|
|
|
|
|
by avianlyric
911 days ago
|
|
> Making the filesystem, implemented from first principles to handle the second style of interaction, actually be implemented in terms of the first under the hood, is a source of needless complexity and bugs. And it was here, too. Aren’t all modern file systems implemented as a tree of discontinuous regions? That’s the whole reason block allocators exist, why file fragmentation is a thing (and defragmentation processes). How could you reasonably expect to implement a filesystem that under hood only operates with continuous blocks disk space? It would require the filesystem to have prior knowledge of the size of all the files that going to be written, so it can pre-allocate the continuous sections. Or the second writing a file resulted in that file exceeding the length of the continuous empty section of disk, future writes would have to pause until the filesystem had finished copying the entire file to a new region with more space. With ZFS its heavy dependence on tree structures of discontinuous address regions is what enables all of its desirable feature. To say the complexity is needless is to implicitly say ZFS itself is pointless. |
|
In userland, we tend to think of streams of bytes, as provided by original Unix and as all the docs teach us to treat them - that read(), write() are the primitives and they do byte-aligned reads and writes.

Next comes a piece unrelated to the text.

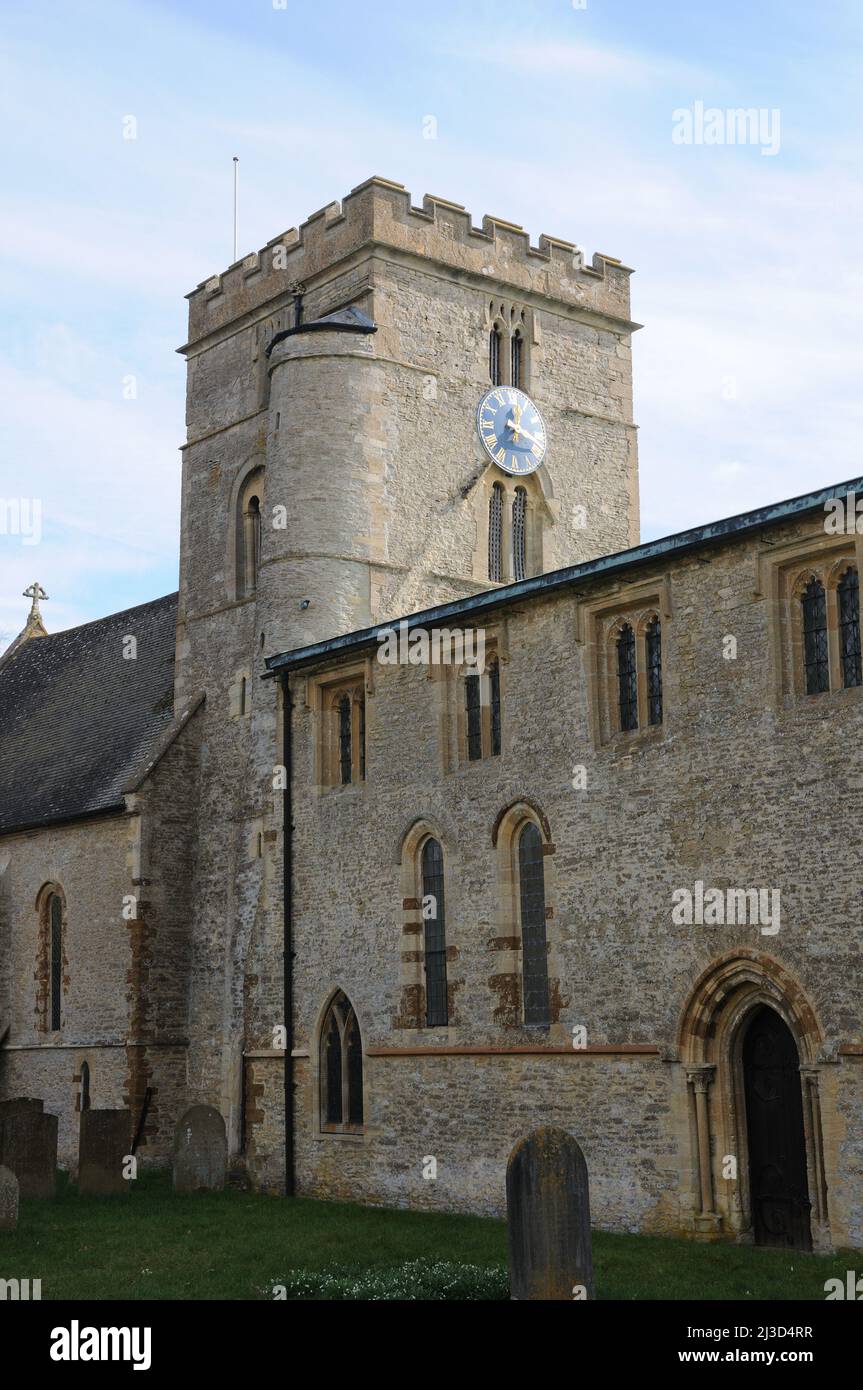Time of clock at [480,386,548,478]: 12:18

Except the actual Linux VFS has, as its core primitive, mmap() + pagein/pageout mechanism, with read() and write() being simulated over the pagecache which treats the files as mmap()ed memory regions. It's how IO caching is done on Linux, and it's source of various issues for ZFS and people using different architectures because for a long time (changed quite recently, afaik) Linux VFS only supported page-sized or smaller filesystem blocks. Which is a bit of a problem if you're a filesystem like ZFS where the file block can go from 512b to 4MB (or more) in the same dataset, or VMFS which uses 1MB blocks.